Dalhousie Law Journal


accountants, privilege, working papers, auditors, public confidence, capital markets, tax, United States, Australia, New Zealand, United States, Canada Revenue Agency, financial statements, policy


Full and frank disclosure between corporate issuers and their auditors and accounting advisors is critical for maintaining access to the information required for audits and public confidence in the capital markets. While tax authorities in the United States, Australia, New Zealand and the United Kingdom have the power to make broad requests for working papers, in all four jurisdictions, legislation or administrative practice reflects the determination that the best approach for balancing tax and capital markets requirements is for the revenue authorities to seek working papers only in exceptional circumstances.
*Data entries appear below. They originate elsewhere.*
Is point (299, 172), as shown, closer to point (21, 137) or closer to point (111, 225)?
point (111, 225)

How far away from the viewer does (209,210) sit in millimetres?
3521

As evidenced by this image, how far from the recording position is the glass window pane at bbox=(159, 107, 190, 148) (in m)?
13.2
Additionally, limited forms of privilege for accountants have been recognized in all four jurisdictions. In contrast, Canada Revenue Agency practices require broad disclosure of corporate information and working papers. This paper suggests that the result of CRA practice is to restrict access for auditors to information necessary for the assessment of financial statements and required by capital markets. It argues that by driving corporations to seek tax advice from lawyers rather than accountants, CRA paradoxically is creating an environment where less information, not more, is available for tax authorities. The author proposes that the CRA adopt a policy of requesting working papers and information only in exceptional and well-defined circumstances. Such a policy would accord with recent corporate governance reforms aimed at encouraging more open and transparent financial reporting, and would bring Canadian practice in this area into step with recent international developments.